Recovering from an eating disorder is just as hard to deal with as any other stage of the illness. But people often think that once you are weight restored things will just fall into place.
When the hard core treatment has run its course and the doctors are no longer particularly concerned about your physical state anymore, you are on your own and the fun really starts. Sure you may not look like you are on death’s doorstep and you may no longer be displaying all the “classic” symptoms of a case that needs desperate intervention but, like the tip of an iceberg, there’s always more lurking beneath the surface that can’t be seen but can still cause a lot of damage.
Everyday you are stepping on eggshells with yourself, never knowing what is going to happen or how you are going to react. It’s World War 3 in your head, but you are the only one who knows about it; the only soldier fighting and whats-more, you’re fighting on both sides.
Yep, things get messy sometimes but you are expected to just slot right back into “normal” everyday life. – (Just as a side note, ‘normal’ is a word I have truly come to despise.)
It’s not like every time you do something brave or contradictory to what the illness would have you do you get a live band pop out from no where and start to play an emotional number to support you in your time of need – like it does in the movies. Nope, you’re on your own. You and your head, fighting all the time.
It’s quite amazing how your brain can actually contradict itself and fight against its own thoughts. Why is that? It’s not fair!
You no longer have your stark appearance or inpatient status to cushion you anymore. If people see you walking down the street, they might never guess that you are suffering or what you have had to go through. They might mistake you for a normal (there’s that word again!) person and that really hurts because you are so used to being different, so used to having something to show for your pain but now you are just like everybody else with nothing to show for your inner turmoil.

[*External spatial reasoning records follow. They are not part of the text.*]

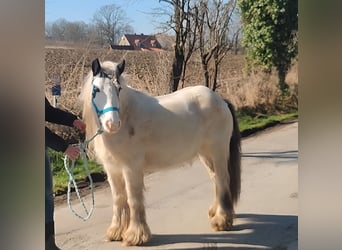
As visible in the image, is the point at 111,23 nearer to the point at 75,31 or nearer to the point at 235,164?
the point at 75,31

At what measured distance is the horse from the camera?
1765mm

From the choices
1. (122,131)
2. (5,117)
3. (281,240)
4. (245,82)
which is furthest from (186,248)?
(5,117)

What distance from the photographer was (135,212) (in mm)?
1889

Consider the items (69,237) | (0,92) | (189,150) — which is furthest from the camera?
(189,150)

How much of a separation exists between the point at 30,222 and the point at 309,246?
3.02 feet

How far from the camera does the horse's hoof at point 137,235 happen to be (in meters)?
1.88

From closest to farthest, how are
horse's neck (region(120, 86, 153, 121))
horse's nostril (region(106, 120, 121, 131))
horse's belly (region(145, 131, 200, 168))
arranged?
1. horse's nostril (region(106, 120, 121, 131))
2. horse's neck (region(120, 86, 153, 121))
3. horse's belly (region(145, 131, 200, 168))

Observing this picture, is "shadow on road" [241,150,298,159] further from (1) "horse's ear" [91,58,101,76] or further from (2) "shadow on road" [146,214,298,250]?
(1) "horse's ear" [91,58,101,76]

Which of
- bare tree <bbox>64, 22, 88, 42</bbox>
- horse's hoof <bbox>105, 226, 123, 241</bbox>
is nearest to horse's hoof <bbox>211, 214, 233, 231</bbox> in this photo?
horse's hoof <bbox>105, 226, 123, 241</bbox>

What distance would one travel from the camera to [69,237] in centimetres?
184

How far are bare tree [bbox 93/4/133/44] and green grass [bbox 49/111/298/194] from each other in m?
0.44

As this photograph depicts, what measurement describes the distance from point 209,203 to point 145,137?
35 cm

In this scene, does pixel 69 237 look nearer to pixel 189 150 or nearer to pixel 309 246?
pixel 189 150

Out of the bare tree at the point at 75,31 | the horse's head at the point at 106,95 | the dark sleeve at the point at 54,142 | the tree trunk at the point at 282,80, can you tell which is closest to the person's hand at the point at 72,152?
the dark sleeve at the point at 54,142
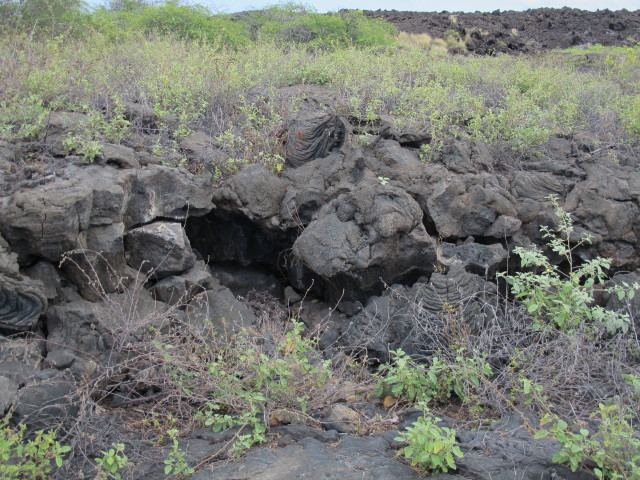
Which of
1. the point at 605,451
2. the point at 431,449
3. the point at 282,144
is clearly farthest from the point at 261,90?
the point at 605,451

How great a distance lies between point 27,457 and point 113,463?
0.48 meters

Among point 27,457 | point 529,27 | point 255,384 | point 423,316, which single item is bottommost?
point 27,457

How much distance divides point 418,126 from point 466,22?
60.2 ft

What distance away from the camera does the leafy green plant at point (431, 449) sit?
311cm

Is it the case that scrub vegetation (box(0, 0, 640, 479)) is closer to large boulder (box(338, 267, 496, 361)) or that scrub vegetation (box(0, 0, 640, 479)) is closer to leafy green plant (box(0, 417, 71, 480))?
leafy green plant (box(0, 417, 71, 480))

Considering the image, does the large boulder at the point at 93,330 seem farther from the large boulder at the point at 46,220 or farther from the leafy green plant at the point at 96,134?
the leafy green plant at the point at 96,134

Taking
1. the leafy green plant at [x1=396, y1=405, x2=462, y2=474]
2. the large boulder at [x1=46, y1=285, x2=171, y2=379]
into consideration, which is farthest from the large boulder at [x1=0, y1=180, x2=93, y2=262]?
the leafy green plant at [x1=396, y1=405, x2=462, y2=474]

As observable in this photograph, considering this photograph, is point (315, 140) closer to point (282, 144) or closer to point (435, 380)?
point (282, 144)

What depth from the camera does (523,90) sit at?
9125 mm

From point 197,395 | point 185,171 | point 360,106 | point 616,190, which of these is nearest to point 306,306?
point 185,171

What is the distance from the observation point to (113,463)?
3.35 m

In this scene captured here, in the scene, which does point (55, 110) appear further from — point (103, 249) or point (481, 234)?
point (481, 234)

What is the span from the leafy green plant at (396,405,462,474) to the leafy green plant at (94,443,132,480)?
141cm

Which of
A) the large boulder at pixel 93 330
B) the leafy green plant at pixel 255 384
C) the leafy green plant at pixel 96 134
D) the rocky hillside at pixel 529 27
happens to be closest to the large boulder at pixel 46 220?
the large boulder at pixel 93 330
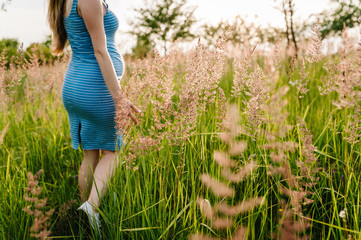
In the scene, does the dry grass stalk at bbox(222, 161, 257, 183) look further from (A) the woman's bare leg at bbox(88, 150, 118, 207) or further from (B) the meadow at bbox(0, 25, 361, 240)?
(A) the woman's bare leg at bbox(88, 150, 118, 207)

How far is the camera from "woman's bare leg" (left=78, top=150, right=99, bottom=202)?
86.5 inches

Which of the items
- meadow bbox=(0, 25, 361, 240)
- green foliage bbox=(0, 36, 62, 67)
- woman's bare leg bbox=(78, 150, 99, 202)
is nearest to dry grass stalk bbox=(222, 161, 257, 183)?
meadow bbox=(0, 25, 361, 240)

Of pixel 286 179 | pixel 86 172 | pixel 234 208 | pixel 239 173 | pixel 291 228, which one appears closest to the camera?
pixel 291 228

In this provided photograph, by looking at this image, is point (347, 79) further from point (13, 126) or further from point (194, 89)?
point (13, 126)

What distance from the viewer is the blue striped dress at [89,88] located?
2.06 m

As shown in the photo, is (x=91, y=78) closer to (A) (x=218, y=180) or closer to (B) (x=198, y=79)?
(B) (x=198, y=79)

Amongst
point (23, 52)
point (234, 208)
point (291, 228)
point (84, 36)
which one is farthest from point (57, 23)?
point (291, 228)

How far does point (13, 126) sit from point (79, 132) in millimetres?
1701

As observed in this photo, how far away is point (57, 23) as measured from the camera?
7.25 ft

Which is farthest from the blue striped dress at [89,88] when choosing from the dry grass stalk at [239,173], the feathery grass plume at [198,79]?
the dry grass stalk at [239,173]

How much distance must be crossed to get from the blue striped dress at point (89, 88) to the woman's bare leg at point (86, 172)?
0.46 ft

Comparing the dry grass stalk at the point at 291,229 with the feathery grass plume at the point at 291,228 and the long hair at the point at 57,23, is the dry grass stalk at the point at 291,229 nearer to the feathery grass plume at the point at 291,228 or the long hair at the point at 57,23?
the feathery grass plume at the point at 291,228

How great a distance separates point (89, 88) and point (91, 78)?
8 centimetres

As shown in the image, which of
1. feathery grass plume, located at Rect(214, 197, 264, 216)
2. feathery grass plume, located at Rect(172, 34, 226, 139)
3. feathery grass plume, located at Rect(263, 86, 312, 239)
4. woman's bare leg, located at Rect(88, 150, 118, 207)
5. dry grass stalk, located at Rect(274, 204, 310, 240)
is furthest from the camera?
woman's bare leg, located at Rect(88, 150, 118, 207)
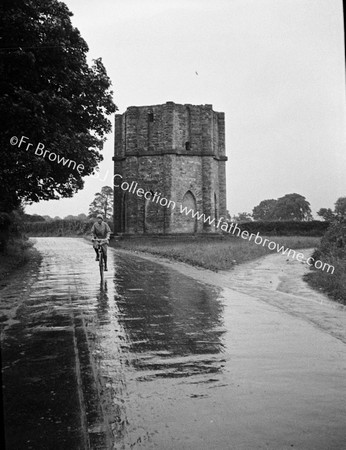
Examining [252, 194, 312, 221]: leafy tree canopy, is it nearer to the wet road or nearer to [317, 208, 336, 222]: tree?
[317, 208, 336, 222]: tree

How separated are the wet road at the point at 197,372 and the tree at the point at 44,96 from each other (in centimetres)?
376

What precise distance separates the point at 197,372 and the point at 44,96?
7926 millimetres

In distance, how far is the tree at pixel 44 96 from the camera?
29.1 ft

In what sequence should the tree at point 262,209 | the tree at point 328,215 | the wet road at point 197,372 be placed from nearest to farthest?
1. the wet road at point 197,372
2. the tree at point 328,215
3. the tree at point 262,209

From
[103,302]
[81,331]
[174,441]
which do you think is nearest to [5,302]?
[103,302]

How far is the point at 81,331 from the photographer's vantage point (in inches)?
230

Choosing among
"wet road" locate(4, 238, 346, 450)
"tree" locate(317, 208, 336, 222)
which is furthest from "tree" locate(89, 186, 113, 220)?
"wet road" locate(4, 238, 346, 450)

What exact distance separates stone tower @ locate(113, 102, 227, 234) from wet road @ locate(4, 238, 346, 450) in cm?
2434

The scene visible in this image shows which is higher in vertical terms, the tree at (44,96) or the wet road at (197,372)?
the tree at (44,96)

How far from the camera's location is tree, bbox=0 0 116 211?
886cm

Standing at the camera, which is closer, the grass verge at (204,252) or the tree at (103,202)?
the grass verge at (204,252)

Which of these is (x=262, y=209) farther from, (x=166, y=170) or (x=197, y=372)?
(x=197, y=372)

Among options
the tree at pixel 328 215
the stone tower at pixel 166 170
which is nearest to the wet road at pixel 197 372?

Yet your mind is always alert. You see someone skinny and instantly assume they have an eating disorder. You feel the jealousy bubbling up in you, a spark is re-ignited and the old competitive nature begins to surface again. You are bothered by that person and can’t get them out your head.
Even if that person is completely sound with food and actually just polished off a quarter-pounder with cheese, that’s not good enough. It’s not fair that they get to keep their beautiful body while you have to stay at this frumpy weight just so you can please those around you and so that they can convince themselves that because you look healthy, you are. That person will never have to suffer for being skinny, they are naturally perfect and can stay that way forever.
Everyone else is moving on and the whole world suddenly seems to be interested in health but you are not allowed to be because it could end in a “downwards spiral”. Wherever you go people are talking about their gluten free diets, their fat free, carb free, sugar free diets. You have done all of these yourself, you just did them wrong. And everyone is into their gym-ing, running, pilates, zumba, but knowing that just makes you sad and jealous and angry. You want to do all of those things too and you want to be the best.
You go on Facebook and look up your old friends you met in hospital. Half of them are skinny again and the others seem to be having the time of their lives. You are stuck in the measly middle. You’re left thinking “Great, so I’m just the fat one who doesn’t know how to have a good time”. You beat yourself up. Again. Because you are not good enough – of course.
You put on your favourite item of clothing but now notice that the fabric looks taut and there never used to be that bump where your belly is now! You feel like an over stuffed sausage spilling out of the pork belly lining. Just cook me now!
You catch a glimpse of yourself naked. There are purple stretch marks all over your thighs. “Great, I really needed that confidence booster”.
You go to the supermarket. You see ordinary items such as mars bars, english muffins, ribena – but for you they are not ordinary. They transport you back to the time you were force fed those. You will never look at them in the same way again, you vow to never eat them again.
A song comes on the radio and you get shivers up your spine. That song takes you right back to those dark days. The emotions you are feeling are tangible. You want to cry, it is so real. So raw.
You get a whiff of someone’s perfume or use some soap at a friends house and those smells trigger a memory. You can pinpoint exactly where you know that smell from, what day it was, where you were, what you ate.
It’s everywhere.It’s everything. It never goes away. It is part of you and always will be. You may be a healthy weight, you may eat all of your old fear foods, you may no longer be governed by a ruthless and uncompromising schedule BUT it’s always at the forefront of your mind. Ready to pounce at any moment. Catch you off guard. Haunt you.
This is what recovery is like but one day it may not be like this – It will not be something that occupies your thoughts all of the time. It may just be a distant memory; a message in a bottle that has been thrown out to sea, never to return.
Reaching this stage will, unfortunately, take time. Lots of time and lots of effort, but it can happen.
Maybe one day I’ll know that for myself.